Taking files from linux in windows
 
Does anyone know how can i take the files from linux while im in windows?
Which program should i use?

bioalchemist 02-03-2006 09:32 AM

Quote:

Originally Posted by Dakkar
Does anyone know how can i take the files from linux while im in windows?
Which program should i use?

try explore2fs - that will allow you access to files on linux partitions from windows, but it's read only. see link:

http://uranus.it.swin.edu.au/~jn/linux/explore2fs.htm

Dakkar 02-03-2006 09:46 AM

isnt there any way for me to copy from linux and take it to windows
and my linux partition is reiserfs not ext2 or 3

okmyx 02-03-2006 09:58 AM

The simplist way is to have a FAT32 partition somewhere on your drive that you can mount in both linux and windows.
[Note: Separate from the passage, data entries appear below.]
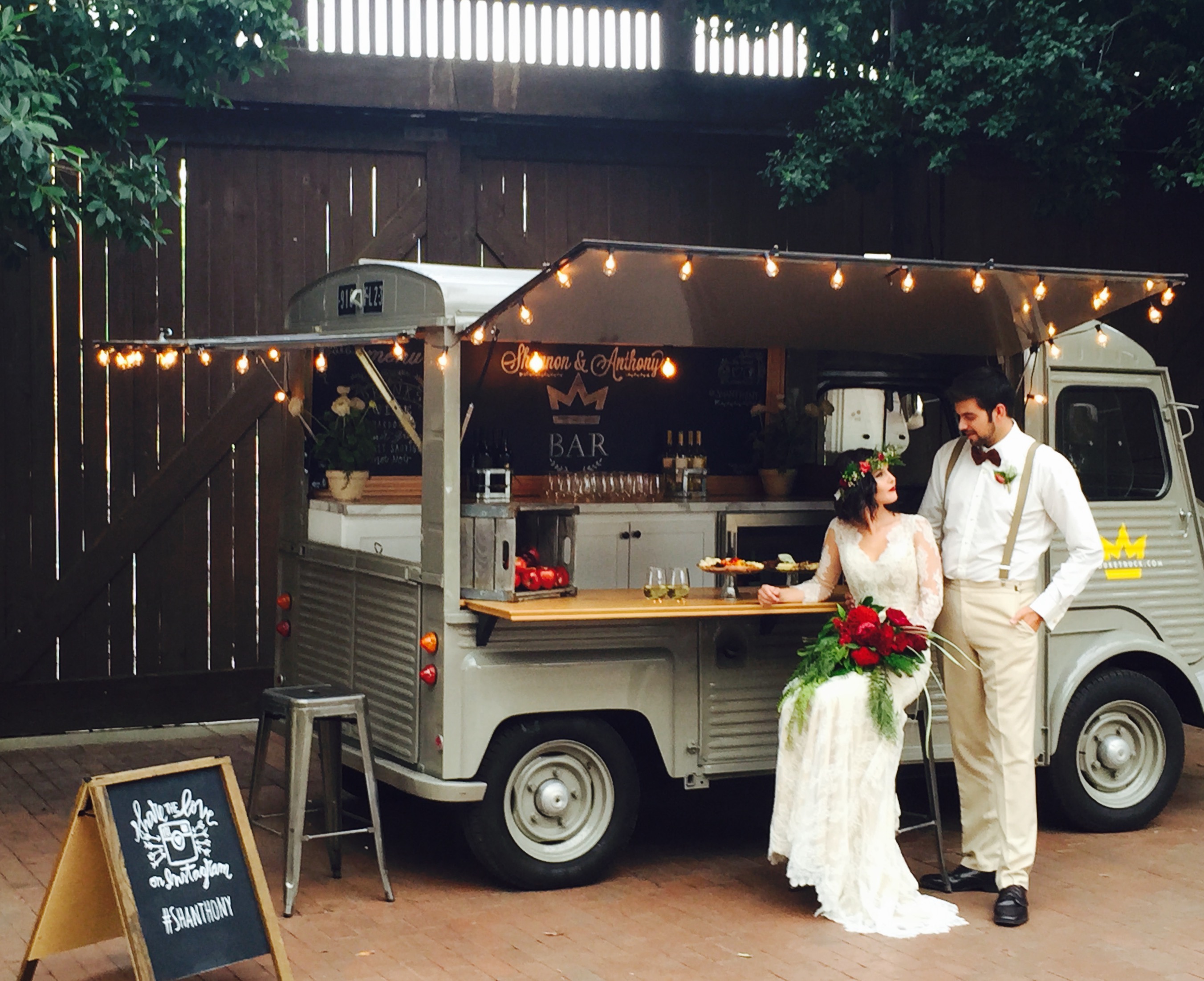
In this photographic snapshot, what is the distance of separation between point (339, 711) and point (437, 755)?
17.1 inches

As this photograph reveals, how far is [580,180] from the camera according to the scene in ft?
35.8

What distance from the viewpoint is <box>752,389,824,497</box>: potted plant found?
28.8 feet

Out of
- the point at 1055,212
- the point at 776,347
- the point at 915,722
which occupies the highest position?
the point at 1055,212

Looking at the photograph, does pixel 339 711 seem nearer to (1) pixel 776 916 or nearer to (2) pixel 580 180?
(1) pixel 776 916

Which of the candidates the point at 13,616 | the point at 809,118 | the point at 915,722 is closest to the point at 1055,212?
the point at 809,118

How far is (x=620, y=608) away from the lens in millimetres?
6504

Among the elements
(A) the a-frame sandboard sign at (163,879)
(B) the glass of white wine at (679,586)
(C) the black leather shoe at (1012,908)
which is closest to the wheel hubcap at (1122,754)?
(C) the black leather shoe at (1012,908)

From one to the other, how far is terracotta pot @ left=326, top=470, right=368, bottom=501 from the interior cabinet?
1.10 m

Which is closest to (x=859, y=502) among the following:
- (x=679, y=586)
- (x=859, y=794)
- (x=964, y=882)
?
(x=679, y=586)

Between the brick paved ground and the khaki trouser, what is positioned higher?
the khaki trouser

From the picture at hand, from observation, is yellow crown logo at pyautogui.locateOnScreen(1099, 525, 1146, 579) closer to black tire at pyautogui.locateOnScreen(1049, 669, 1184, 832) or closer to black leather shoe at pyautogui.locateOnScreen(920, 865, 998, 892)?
black tire at pyautogui.locateOnScreen(1049, 669, 1184, 832)

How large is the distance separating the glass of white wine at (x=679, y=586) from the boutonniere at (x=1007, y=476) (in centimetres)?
138

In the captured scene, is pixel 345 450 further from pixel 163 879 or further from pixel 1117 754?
pixel 1117 754

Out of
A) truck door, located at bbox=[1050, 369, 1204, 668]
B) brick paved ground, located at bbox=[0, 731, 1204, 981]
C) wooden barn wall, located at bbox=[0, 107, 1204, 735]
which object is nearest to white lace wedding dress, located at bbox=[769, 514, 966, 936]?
brick paved ground, located at bbox=[0, 731, 1204, 981]
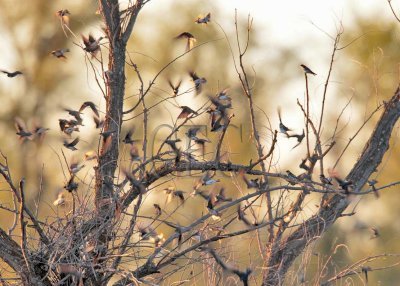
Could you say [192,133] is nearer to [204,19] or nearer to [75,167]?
[75,167]

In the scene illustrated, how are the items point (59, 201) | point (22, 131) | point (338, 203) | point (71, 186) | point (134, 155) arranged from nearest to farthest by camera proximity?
point (134, 155) → point (71, 186) → point (59, 201) → point (22, 131) → point (338, 203)

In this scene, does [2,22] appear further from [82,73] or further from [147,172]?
[147,172]

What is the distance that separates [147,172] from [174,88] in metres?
0.48

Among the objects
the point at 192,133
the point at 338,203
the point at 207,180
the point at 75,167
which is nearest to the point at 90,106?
the point at 75,167

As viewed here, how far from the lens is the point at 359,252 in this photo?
1730cm

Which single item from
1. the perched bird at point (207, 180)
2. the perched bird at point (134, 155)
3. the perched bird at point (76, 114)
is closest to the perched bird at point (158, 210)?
the perched bird at point (207, 180)

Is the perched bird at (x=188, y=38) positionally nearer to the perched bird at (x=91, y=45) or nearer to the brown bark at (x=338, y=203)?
the perched bird at (x=91, y=45)

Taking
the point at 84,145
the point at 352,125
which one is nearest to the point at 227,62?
the point at 352,125

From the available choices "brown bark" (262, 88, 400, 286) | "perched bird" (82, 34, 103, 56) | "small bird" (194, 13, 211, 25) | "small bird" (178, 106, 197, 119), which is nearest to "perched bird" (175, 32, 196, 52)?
"small bird" (194, 13, 211, 25)

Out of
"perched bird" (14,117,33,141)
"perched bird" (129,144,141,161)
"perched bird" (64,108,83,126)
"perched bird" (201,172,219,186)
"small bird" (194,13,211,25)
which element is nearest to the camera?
"perched bird" (129,144,141,161)

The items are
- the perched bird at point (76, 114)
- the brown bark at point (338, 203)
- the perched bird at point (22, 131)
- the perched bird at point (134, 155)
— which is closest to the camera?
the perched bird at point (134, 155)

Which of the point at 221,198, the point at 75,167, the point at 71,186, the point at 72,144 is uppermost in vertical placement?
the point at 72,144

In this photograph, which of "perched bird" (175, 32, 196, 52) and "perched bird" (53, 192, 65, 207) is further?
"perched bird" (175, 32, 196, 52)

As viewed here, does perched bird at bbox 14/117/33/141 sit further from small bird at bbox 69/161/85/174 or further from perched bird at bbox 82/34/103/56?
perched bird at bbox 82/34/103/56
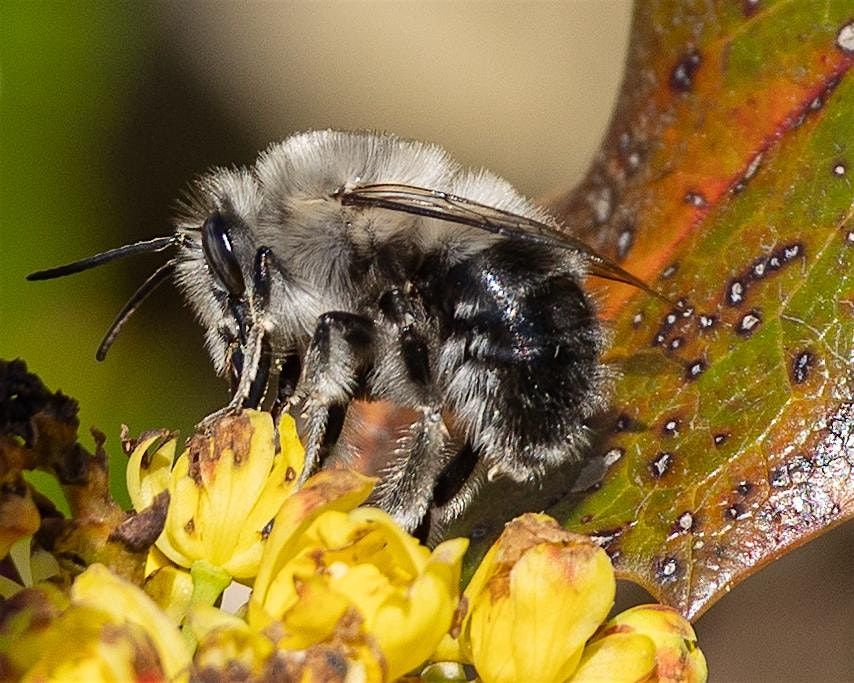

Dakkar 02-03-2006 08:05 PM

Thanks guys i made it
if anyone have this kind of problem boot your linux from installation cd then open a console and write
grub-install /dev/hda then your grub loader will be installed to mbr

KimVette 02-03-2006 08:17 PM

Not quite - you can gain read-only access of Reiser partitions from Windows. Check out:

http://p-nand-q.com/download/rfstool.html
http://yareg.akucom.de/

Enjoy!

quantumnicity 02-03-2006 08:36 PM

the FAT32 partition will do the trick; i found it easiest to re-install windows first, and partition part of the the drive as FAT32 (you have to make a partition that is <= 30GB for this), then continue the windows installation, then linux. you'll be able to swap stuff between linux and windows on the FAT32 drive with no problem.

KimVette 02-04-2006 11:30 AM

Better yet, access your NTFS partition directly (read AND write!) by upgrading to the 2.6.15 kernel. :)

TomalakBORG 02-04-2006 11:38 AM

On windows - I would reccomdend using www.fs-driver.org to access and write to ext2/ext3 partitions. On linux, you can def. read NTFS drives, but writing to them has always been sketchy and dangerous (unless DRASTIC changes have been made in 2.6.15... I know it says write support, but so far we're only able to modify files, not create/delete/change size)

Fat32 is a good solution for a shared partition, except for the 4gb file size limit - the biggest file you can store is 4gb, so no dvd rips.

If you wanted true universality you would share a drive over a network using samba or nfs - that way linux/mac/windows systems could all access and modify it.